**Records provided:**
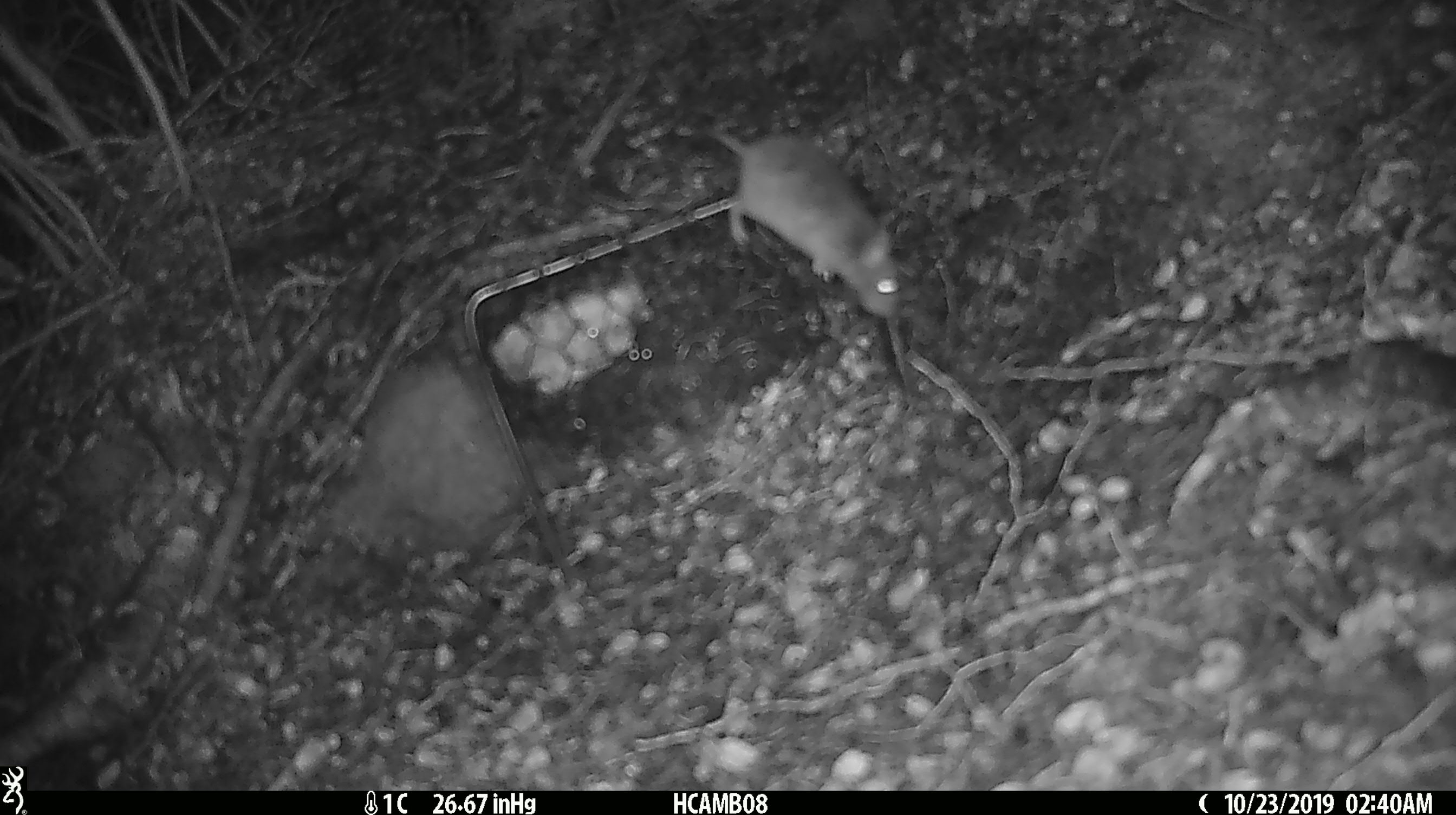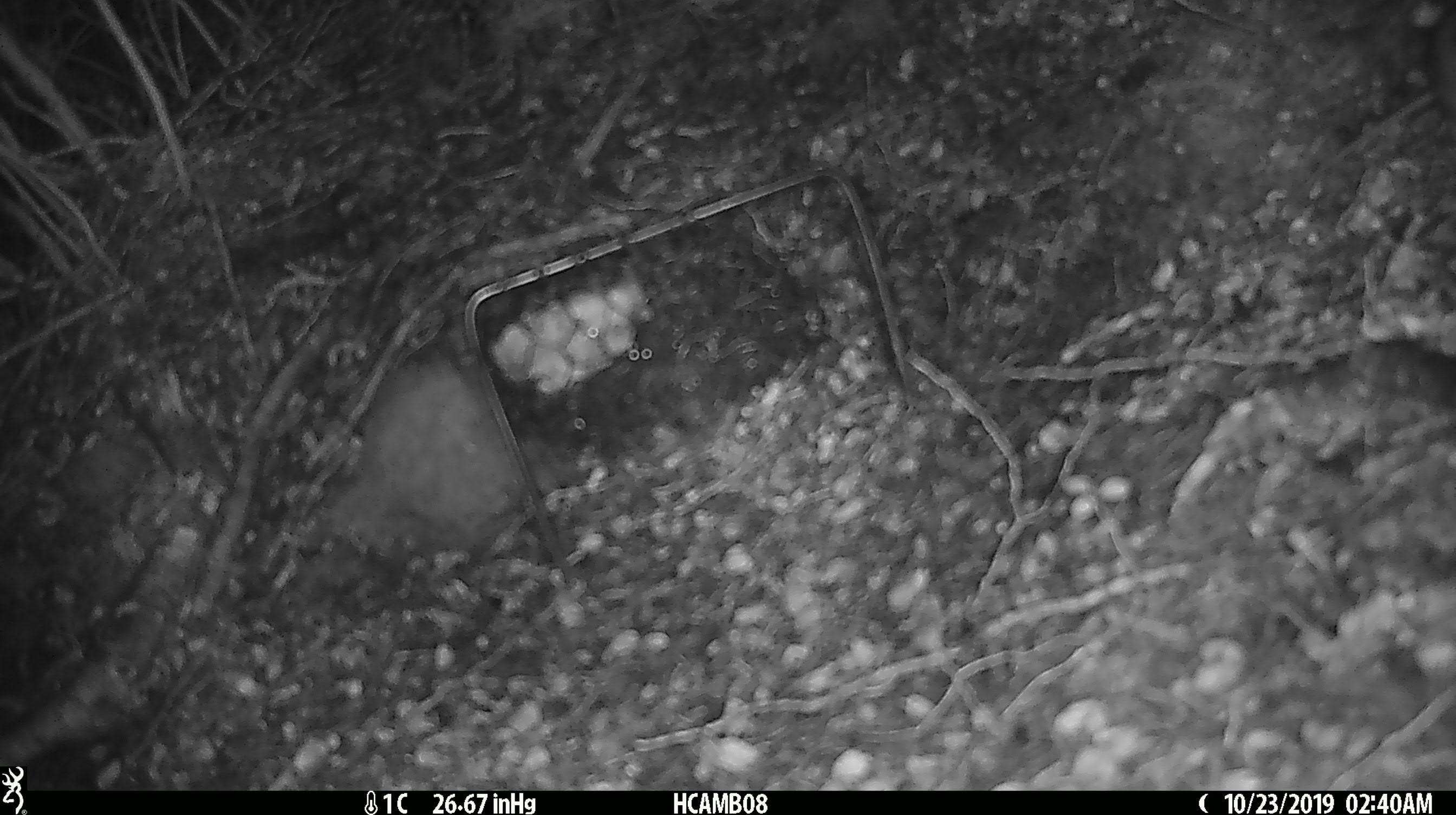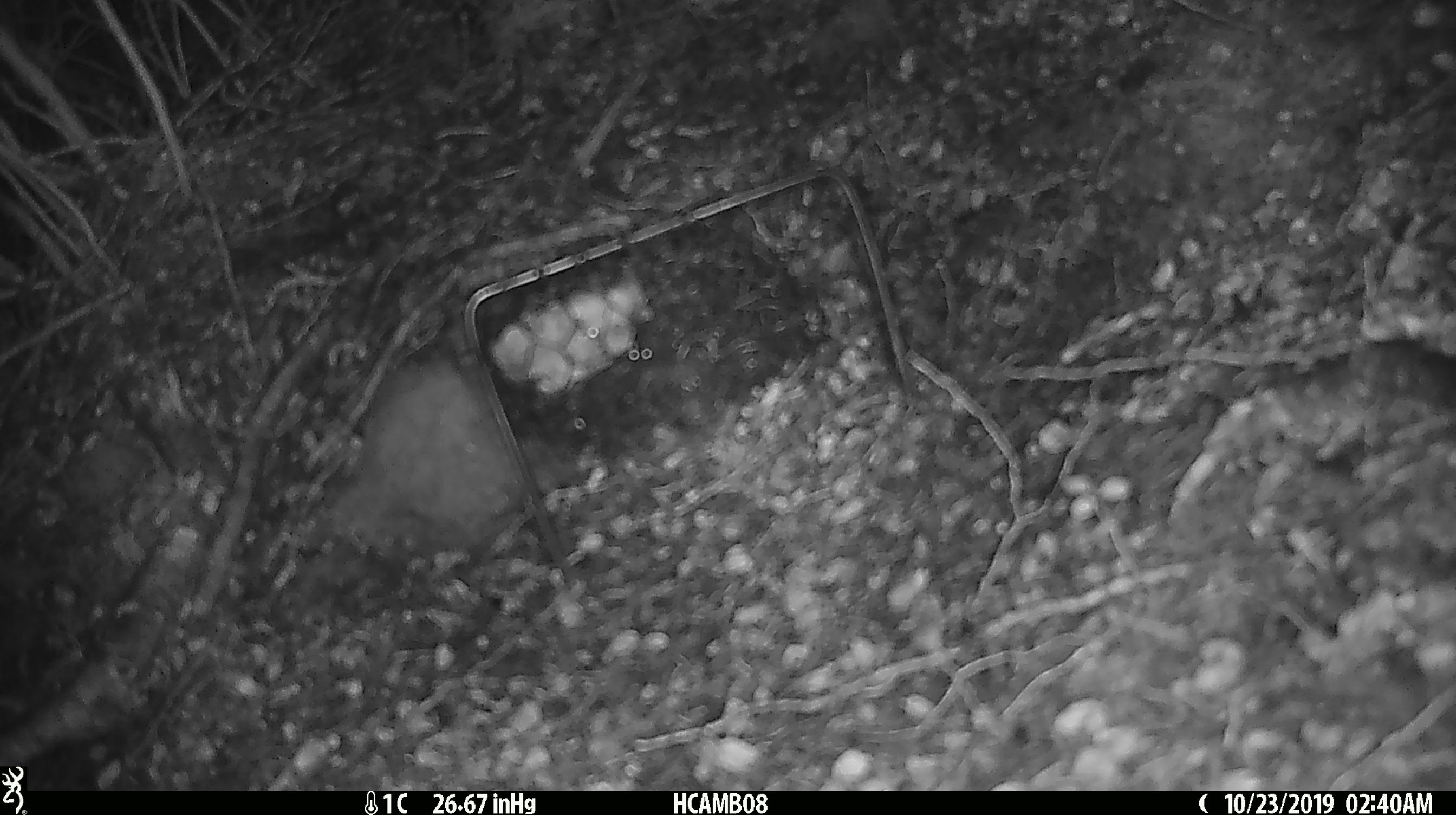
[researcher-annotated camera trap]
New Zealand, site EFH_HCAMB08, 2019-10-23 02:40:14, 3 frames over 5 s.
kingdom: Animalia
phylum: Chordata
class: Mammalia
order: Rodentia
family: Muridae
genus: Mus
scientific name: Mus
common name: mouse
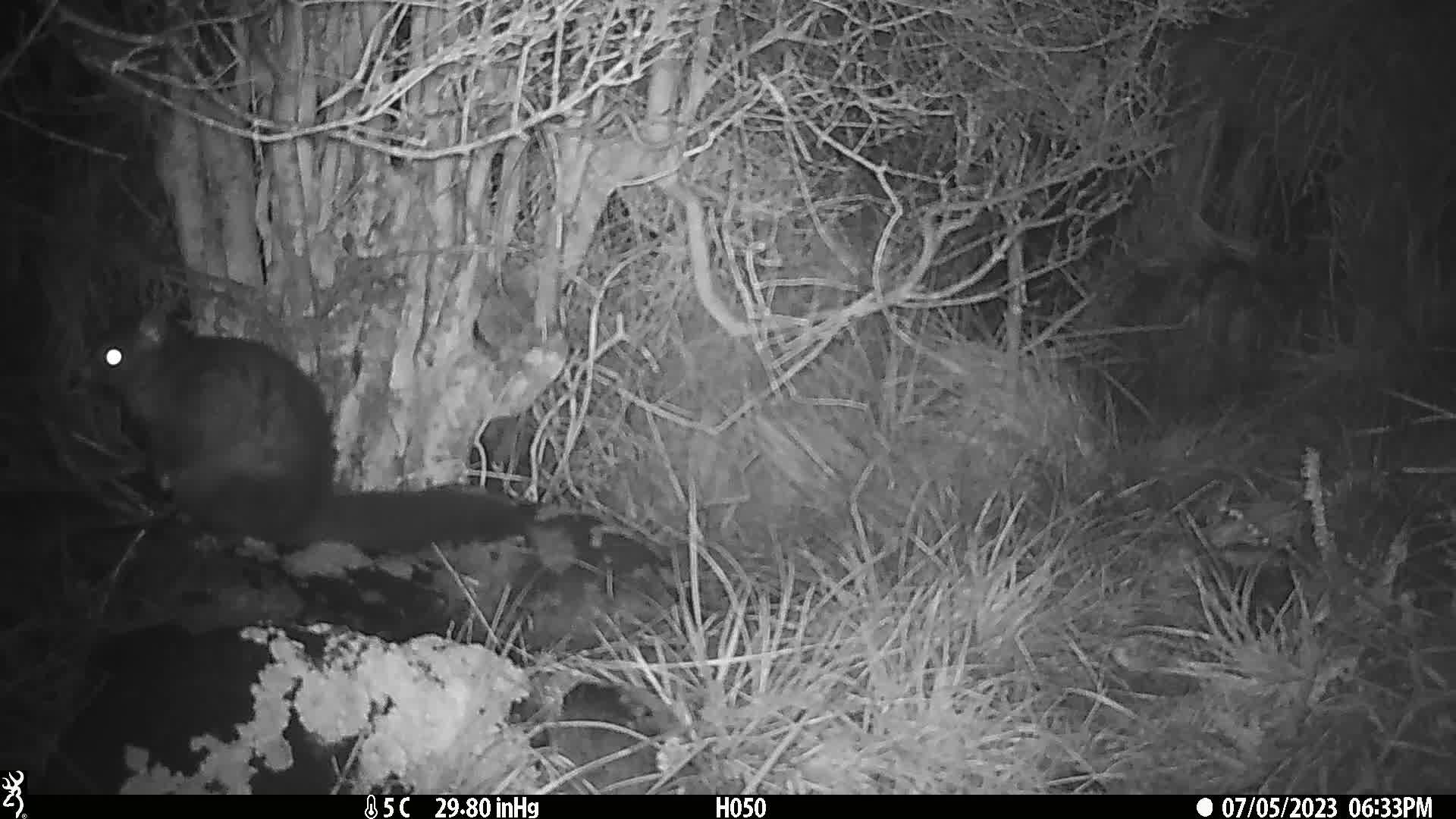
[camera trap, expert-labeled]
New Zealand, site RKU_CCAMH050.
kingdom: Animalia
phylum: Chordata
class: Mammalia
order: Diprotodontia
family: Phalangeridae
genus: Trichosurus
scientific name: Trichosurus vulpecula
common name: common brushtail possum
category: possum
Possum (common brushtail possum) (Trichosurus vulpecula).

**Problem details:**
Transcribe every entry above exactly as it stands, but skip the images.

**Output below:**
[researcher-annotated camera trap]
New Zealand, site EFH_HCAMB08, 2019-10-23 02:40:14, 3 frames over 5 s.
kingdom: Animalia
phylum: Chordata
class: Mammalia
order: Rodentia
family: Muridae
genus: Mus
scientific name: Mus
common name: mouse
[camera trap, expert-labeled]
New Zealand, site RKU_CCAMH050.
kingdom: Animalia
phylum: Chordata
class: Mammalia
order: Diprotodontia
family: Phalangeridae
genus: Trichosurus
scientific name: Trichosurus vulpecula
common name: common brushtail possum
category: possum
Possum (common brushtail possum) (Trichosurus vulpecula).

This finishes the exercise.